On arrival you will be shown to the therapy room upstairs. I will explain how any information relating to you will be kept safely and then you will be asked for some details about yourself and your medical history. I will carry out some assessments; first when you are standing and then whilst lying on the therapy table.

Treatments can be received wearing light, loose clothing or in underwear. In either case, you will be kept comfortable and covered by towels.

What happens during the treatment?

You will usually lie on the therapy table and I will begin the treatment. However, if lying down is a problem for you, most aspects of the therapy can be adapted.

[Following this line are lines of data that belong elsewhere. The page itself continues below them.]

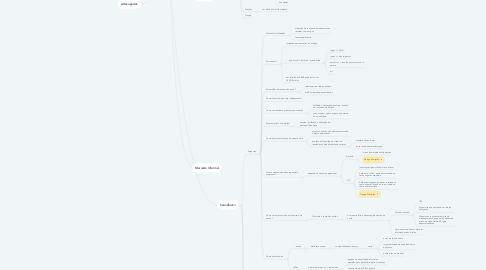 Mind Map: APP+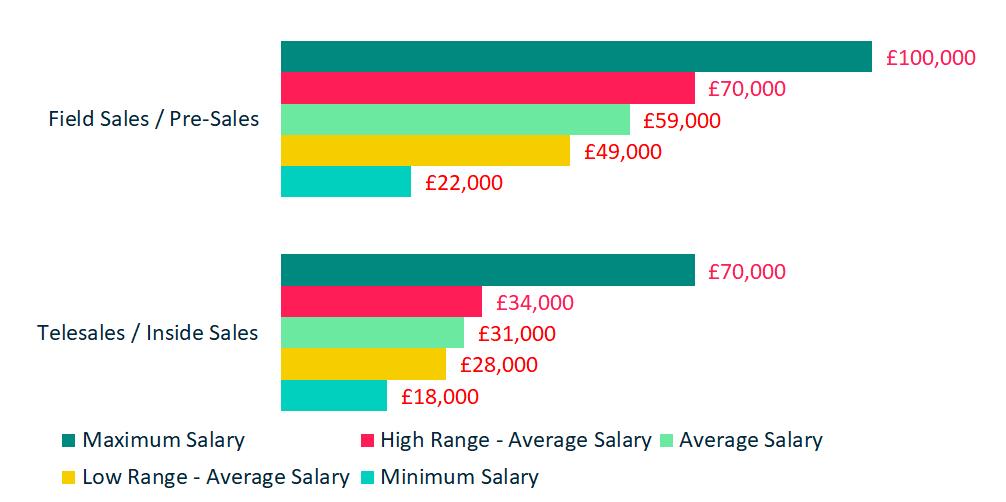 Compensation - Sales Salaries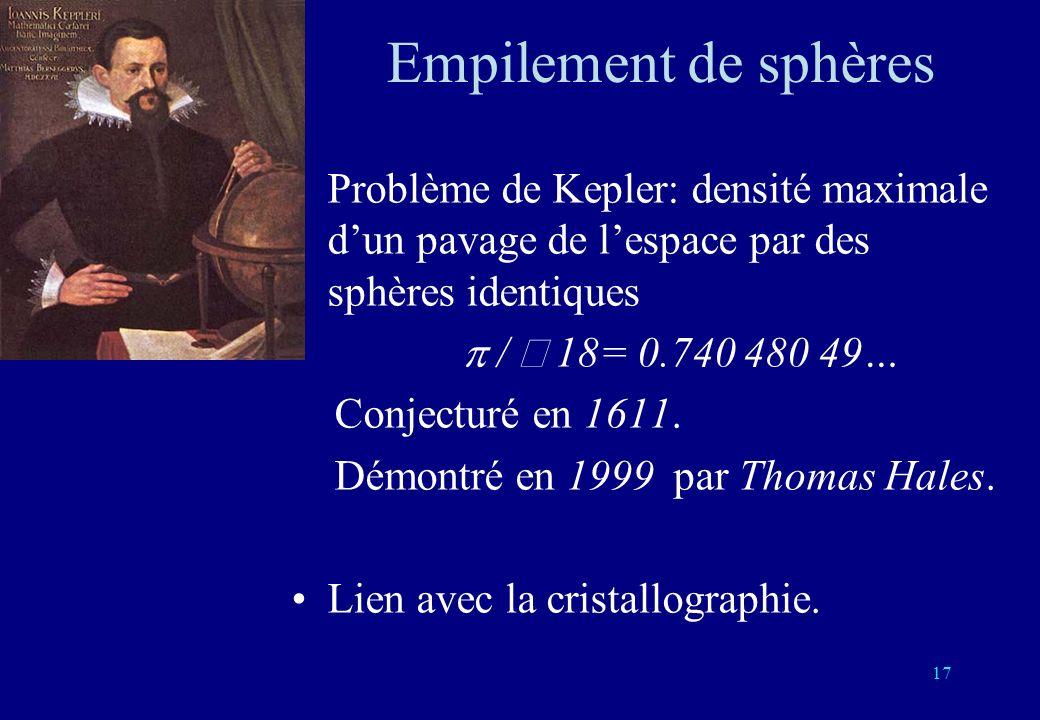 17 Empilement de sphères Problème de Kepler: densité maximale dun pavage de lespace par des sphères identiques / 18= 0.740 480 49… Conjecturé en 1611.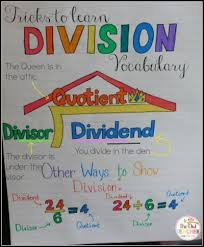 23 5th Grade Anchor Charts To Try In Your Classroom Fourth
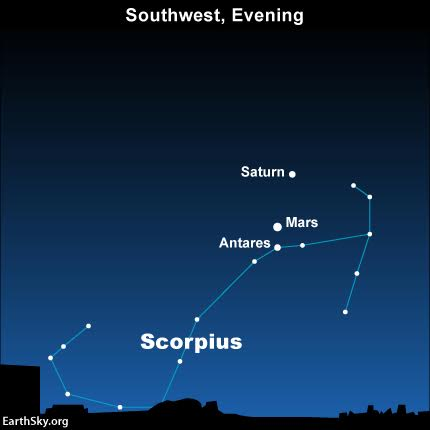 Mars moves in between the planet Saturn and the star Antares on August 24, 2016.
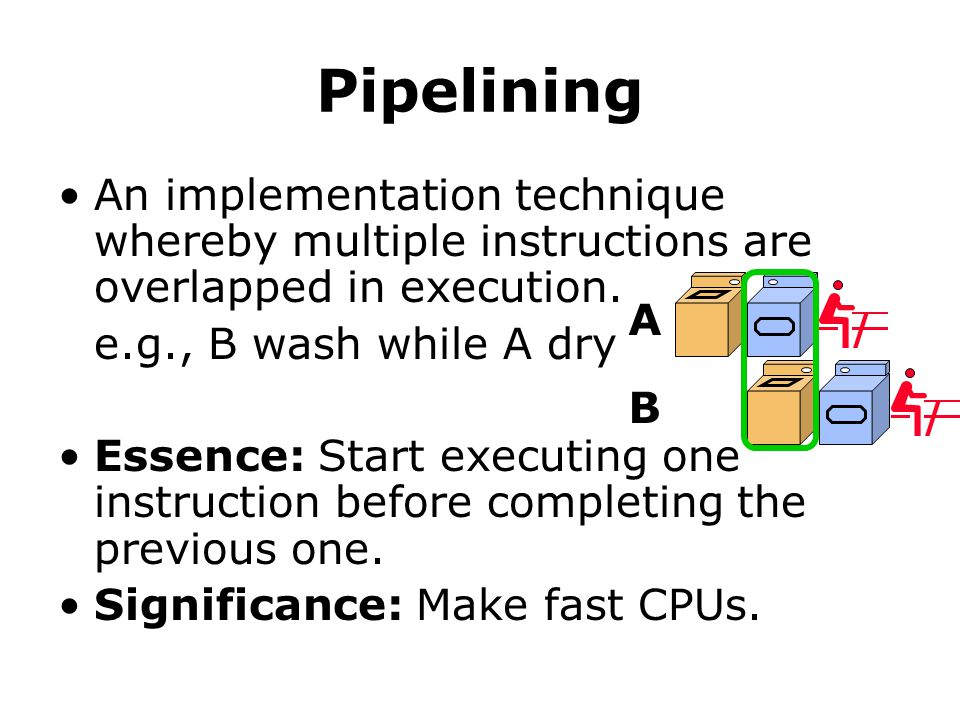 Pipelining An implementation technique whereby multiple instructions are overlapped in execution.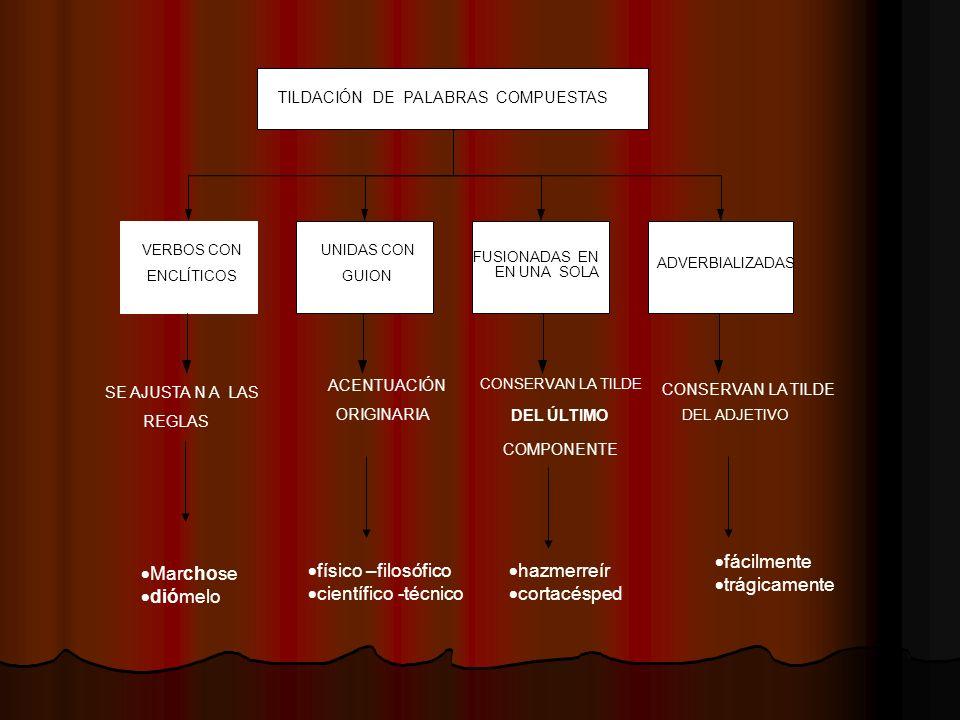 fácilmente trágicamente TILDACIÓN DE PALABRAS COMPUESTAS VERBOS CON ENCLÍTICOS UNIDAS CON GUION FUSIONADAS EN EN UNA SOLA ADVERBIALIZADAS SE AJUSTA N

Having a Bowen treatment is very different to having other types of bodywork; there’s no massage or bone manipulation involved. Instead, I will use my thumbs and forefingers on precise points on your body to make rolling moves over the soft tissues.

After a number of Bowen moves, I will leave the room and take a short break to allow your body time to respond to this part of the treatment. I will return and repeat the process of moves followed by a break.

What happens next?

You will be asked to sit up and I will give you a glass of water to drink. I will explain how important it is to drink water regularly following your treatment and also to make sure that you move around at least every 30 minutes during waking hours. This may be the end of your treatment or there might be some more work to do while you are seated.

Once the treatment is over, you will be invited to book your second treatment in a week’s time with a third treatment at a later date. Most clients should see some change in this time, although long-standing issues may take longer to respond.

What might happen after the treatment?

Everyone responds to Bowen differently. Some clients feel energised or relaxed while others might experience some fatigue, stiffness or a headache or even an increase in their original symptoms for a short while. If you have any particular questions, please don’t hesitate to get in touch.

Bowen can work well alongside conventional medicine but please don’t have any other bodywork or energy therapies for seven days either side of your treatment. This is just to give the body a chance to respond to the technique and also so that you know what is working for your particular issues.

Remember that complementary therapies such as the Bowen Technique, Reiki or Mcloughlin Scar Tissue Release are not a substitute for medical advice or treatment and if you’re at all in doubt about your condition then you should seek advice from your GP.